Oozie with HDFS High Availability

[ Edited ]

Hello everyone,

I have a cluster with HDFS High Availability (HA) enabled. The cluster has two NameNode, one active and on in standby state, plus 3 journal nodes, a balancer and failover controllers. 


My question: how should I configure Oozie workflows for nameNode and jobTracker parameters in file in order to point always to the active NameNode and JobTracker (in case of a failure or a manual switch of the NameNode)?



Thanks for any information

Posts: 1,695
Kudos: 341
Solutions: 264
Registered: ‎07-31-2013

Re: Oozie with HDFS High Availability

The requirement for Oozie is not different than the general requirement
that after you enable HDFS HA (or YARN HA, etc.), always use the logical
URI everywhere and never directly place/hardcode a NameNode hostname in any
manual configuration.

Oozie as a service carries HDFS client configs that are maintained for it
by CM. These become HA-aware when you complete the HDFS HA wizard.
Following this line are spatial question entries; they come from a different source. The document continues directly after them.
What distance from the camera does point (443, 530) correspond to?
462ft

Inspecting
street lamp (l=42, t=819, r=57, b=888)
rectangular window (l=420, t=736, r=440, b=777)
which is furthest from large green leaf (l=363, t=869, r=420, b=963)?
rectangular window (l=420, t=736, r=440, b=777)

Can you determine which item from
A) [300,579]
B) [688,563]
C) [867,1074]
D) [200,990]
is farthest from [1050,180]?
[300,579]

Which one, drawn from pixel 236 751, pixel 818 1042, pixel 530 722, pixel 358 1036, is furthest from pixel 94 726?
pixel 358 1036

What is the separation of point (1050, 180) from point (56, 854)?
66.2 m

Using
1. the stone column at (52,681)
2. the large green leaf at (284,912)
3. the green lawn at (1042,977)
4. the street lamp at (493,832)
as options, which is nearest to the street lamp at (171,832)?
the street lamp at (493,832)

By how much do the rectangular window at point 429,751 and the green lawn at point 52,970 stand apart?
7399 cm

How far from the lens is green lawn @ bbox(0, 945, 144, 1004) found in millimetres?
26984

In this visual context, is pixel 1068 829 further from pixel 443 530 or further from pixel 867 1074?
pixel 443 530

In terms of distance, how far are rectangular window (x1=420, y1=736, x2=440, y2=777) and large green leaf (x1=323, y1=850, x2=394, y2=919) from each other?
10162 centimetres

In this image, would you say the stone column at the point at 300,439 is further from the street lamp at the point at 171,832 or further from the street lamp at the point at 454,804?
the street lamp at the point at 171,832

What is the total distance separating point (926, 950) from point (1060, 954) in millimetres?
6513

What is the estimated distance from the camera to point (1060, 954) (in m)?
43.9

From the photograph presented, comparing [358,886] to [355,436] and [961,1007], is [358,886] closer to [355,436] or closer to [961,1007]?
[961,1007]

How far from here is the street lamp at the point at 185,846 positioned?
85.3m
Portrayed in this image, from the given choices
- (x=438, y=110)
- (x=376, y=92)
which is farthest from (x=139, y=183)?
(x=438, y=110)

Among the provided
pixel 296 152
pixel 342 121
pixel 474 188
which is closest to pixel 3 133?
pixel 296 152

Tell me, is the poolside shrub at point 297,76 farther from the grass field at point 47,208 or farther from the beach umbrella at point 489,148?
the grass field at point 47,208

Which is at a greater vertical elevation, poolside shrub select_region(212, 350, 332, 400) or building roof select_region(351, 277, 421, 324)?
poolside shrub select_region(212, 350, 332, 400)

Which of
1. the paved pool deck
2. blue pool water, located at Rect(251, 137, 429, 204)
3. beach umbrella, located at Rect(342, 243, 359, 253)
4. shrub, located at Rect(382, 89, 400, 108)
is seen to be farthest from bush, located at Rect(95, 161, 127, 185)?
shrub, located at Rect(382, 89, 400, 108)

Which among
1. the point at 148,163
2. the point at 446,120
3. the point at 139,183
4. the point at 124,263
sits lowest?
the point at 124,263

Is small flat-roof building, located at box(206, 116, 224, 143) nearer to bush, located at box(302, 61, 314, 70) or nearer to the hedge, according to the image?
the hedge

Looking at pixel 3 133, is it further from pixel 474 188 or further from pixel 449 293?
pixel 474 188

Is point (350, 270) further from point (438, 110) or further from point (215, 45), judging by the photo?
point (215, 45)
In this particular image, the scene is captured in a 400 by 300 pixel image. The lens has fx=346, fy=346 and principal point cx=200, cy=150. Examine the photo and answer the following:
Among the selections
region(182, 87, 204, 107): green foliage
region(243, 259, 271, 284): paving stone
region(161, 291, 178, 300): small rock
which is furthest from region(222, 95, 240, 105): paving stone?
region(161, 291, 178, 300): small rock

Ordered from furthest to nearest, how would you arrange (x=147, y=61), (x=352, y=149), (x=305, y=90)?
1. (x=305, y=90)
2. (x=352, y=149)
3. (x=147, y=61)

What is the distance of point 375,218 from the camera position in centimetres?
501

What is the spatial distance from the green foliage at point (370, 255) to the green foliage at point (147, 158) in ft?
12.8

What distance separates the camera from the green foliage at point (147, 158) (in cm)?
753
All that
remains is that you submit the new jobs to Oozie with the nameNode and
jobTracker URIs pointing to the logical name (such as hdfs://nameservice1)
instead of the previous single-host/port value.
Expert Contributor
Posts: 69
Registered: ‎11-24-2017

Re: Oozie with HDFS High Availability

Thanks @Harsh J, indeed I've finally solved using hdfs://hanameservice for name node and yarnrm for the job tracker.